Saturday, March 15, 2008

Can the Canes Change Things in the Dance?

Lance Hurdle is the most important Cane


Tonight we assume that Sunday will bring Miami its first NCAA birth in six seasons since Perry Clark began his trashing of what had become a pretty respectable national program. However, as I write this events in Atlanta have cast doubt on everything: Mississippi State's improbable loss to Georgia, the last place team in the SEC who becomes the first team ever to win two conference tournament games in history on the same day (even more interesting that the games were in a different location than originally scheduled and were played in front of a sparse crowd of official observers in addition to the fact both teams Georgia beat are likely NCAA bound) coupled with Coppin State's shocking upset of Morgan State have sent the Hurricanes down to #34 in the RPI just eight days after having been ranked #21 and considered an NCAA lock. In 1998 Wake Forest was ranked #35 in the RPI and had the 2nd highest Strength of Schedule in the nation. They were however passed up for Florida State ranked #39 in the RPI and having lost 12 of its final 18 games. That Wake Forest team remains the only ACC team ever with a sub 40 RPI to miss the dance. So chances remain very very good Miami (probably about 90%) will make the dance but a small window of doubt has in fact opened as of this evening. This morning Miami was a 99.5% lock for the dance.

If Miami makes the highly unlikely fall to the NIT the issues remain the same so let's go through them.

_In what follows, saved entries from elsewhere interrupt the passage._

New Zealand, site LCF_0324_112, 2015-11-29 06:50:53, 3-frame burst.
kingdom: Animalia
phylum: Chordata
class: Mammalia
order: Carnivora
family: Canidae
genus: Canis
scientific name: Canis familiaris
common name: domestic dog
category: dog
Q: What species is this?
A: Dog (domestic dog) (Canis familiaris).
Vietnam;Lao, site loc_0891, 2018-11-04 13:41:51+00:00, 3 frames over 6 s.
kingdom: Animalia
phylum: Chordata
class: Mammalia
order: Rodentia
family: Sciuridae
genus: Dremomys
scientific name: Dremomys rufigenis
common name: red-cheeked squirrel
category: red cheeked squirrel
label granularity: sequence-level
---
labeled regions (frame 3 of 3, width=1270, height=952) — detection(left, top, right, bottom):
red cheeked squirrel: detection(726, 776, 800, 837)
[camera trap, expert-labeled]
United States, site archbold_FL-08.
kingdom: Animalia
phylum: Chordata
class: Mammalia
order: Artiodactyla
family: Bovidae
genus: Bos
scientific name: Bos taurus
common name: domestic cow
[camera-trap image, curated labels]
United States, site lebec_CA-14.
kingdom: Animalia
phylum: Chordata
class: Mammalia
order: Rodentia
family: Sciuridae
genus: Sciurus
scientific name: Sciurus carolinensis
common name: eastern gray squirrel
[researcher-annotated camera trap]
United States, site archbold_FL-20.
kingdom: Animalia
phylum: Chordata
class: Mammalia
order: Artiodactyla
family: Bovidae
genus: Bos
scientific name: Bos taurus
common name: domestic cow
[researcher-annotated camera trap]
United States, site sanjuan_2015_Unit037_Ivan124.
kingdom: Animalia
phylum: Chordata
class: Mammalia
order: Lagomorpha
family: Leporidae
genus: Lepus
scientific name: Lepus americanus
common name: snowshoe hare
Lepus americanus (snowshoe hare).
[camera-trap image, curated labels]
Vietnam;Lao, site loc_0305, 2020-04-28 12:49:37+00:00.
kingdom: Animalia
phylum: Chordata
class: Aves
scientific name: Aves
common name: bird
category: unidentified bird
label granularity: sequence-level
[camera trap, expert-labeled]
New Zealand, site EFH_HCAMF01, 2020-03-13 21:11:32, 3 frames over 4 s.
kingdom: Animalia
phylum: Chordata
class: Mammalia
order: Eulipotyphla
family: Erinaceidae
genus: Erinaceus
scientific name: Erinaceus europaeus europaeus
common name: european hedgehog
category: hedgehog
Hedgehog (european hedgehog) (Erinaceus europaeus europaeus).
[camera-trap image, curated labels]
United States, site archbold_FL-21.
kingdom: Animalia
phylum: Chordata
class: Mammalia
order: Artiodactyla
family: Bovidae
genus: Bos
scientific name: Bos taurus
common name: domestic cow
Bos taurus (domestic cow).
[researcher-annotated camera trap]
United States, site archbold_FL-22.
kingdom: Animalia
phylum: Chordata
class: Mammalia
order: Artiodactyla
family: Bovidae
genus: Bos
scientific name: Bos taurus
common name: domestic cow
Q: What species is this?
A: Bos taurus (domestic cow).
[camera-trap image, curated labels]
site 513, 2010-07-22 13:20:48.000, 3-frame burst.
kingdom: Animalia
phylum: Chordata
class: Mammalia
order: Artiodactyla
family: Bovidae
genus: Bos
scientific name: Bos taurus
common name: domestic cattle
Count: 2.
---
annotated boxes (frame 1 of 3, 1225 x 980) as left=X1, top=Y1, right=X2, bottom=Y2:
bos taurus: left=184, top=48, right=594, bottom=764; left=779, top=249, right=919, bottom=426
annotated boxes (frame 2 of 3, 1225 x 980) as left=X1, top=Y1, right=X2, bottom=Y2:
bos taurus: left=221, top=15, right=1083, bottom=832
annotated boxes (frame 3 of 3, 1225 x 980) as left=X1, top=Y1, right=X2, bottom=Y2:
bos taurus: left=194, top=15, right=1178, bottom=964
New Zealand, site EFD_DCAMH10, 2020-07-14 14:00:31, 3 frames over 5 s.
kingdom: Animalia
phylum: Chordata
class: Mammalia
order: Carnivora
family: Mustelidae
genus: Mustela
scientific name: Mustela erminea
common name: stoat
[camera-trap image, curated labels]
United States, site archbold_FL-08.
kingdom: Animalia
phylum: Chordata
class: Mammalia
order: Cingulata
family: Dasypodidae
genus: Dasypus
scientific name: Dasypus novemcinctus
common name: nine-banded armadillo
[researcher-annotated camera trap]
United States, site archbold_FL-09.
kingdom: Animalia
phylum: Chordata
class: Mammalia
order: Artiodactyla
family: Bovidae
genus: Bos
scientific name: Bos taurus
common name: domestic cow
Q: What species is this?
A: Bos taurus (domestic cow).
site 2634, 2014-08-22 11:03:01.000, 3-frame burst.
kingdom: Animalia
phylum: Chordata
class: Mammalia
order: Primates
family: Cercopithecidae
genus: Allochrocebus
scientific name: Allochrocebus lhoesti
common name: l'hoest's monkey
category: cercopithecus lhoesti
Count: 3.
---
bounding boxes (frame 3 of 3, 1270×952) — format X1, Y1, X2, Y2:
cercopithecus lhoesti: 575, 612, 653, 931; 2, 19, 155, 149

Consistent Point Guard Play:

In my mind the Canes would be nowhere near the NCAAs if Lance Hurdle had not emerged as a go-to point guard late in the season. At the midway point in the ACC campaign I was quite frankly unsure if Miami was even worthy of an NIT bid because they looked so slow and dysfunctional on offense, and their 2-3 matchup zone defense had been exposed. But Hurdle's emergence in the stretch of games that began in Blacksburg and culminated in a resounding win at home over Maryland changed the Hurricanes season and the way they moved the ball on offense. But since that game Hurdle has been inconsistent. He was terrible @ Clemson, @ FSU, and Friday vs Va Tech. He was great Thursday vs NC State, vs BC and vs Virginia. Not so coincidently when Hurdle is on the Hurricanes have won seven straight, and when he's been off they haven't won since January. Hurdle was on against Duke, so Miami slayed a giant. Hurdle was off against FSU twice giving the Noles a sweep of their biggest league rival.

Dwayne Collins must post up and be aggressive on the boards

Dwayne Collins poor play the last four games has been mystifying. After dominating in the paint the whole month of February, March has shown Collins to be a step slower, and even worse a step lazier with lots of silly off the ball fouls and an unwillingness to go strong at his man to the basket. Collins also has failed to set a single effective pick that I recall in the last three games. Simply put, I fear the big man has run out of gas.

Brian Asbury Must Show Up

Brian Asbury is a swing man who is difficult to guard when his head is in the game. Asbury can blow by defenders on the dribble and also hit outside jumpers. He is also the only decent man to man perimeter defender on the team and thus Frank Haith has had to resort to play almost purely zone this season. But Asbury often times doesn't show up. He was benched midway through the season and on regular occasions simply takes the day off. We saw how mentally fragile Asbury was as a freshman when the Canes were looking for any sort of bench scoring to make an NCAA push. As a sophomore he was the best player on a bad team. As a junior he has been a non factor more often than not on a likely tournament team. To sum up Asbury's career he's been frustrating and ineffective when we needed him most, and great when the games haven't mattered and we've been lousy anyway. He must step up.


2 comments:

Anonymous said...

Anthony King has been awful throughout much of the stretch run.

I believe it is critical we get him to improve substantially inside and for him to be mentally tougher. He's still the most dangerous post player we have if he's on.

DC isn't getting enough looks. I love Jack and but he and Dews seem to be forcing shots lately.

Anonymous said...

I have been watching Haith closely all year and I have never seen a coach that uses timeouts less than him during the course of a game. He almost never uses them to stop momentum and design a play. He uses them all at the end of the game or once in a while, at the end of a half. I know you used to harp on this constantly but now that we've been winning more or less you've dropped the subject. Nut each of the three losses down the stretch may have been avoided with smarter utilization of timeouts.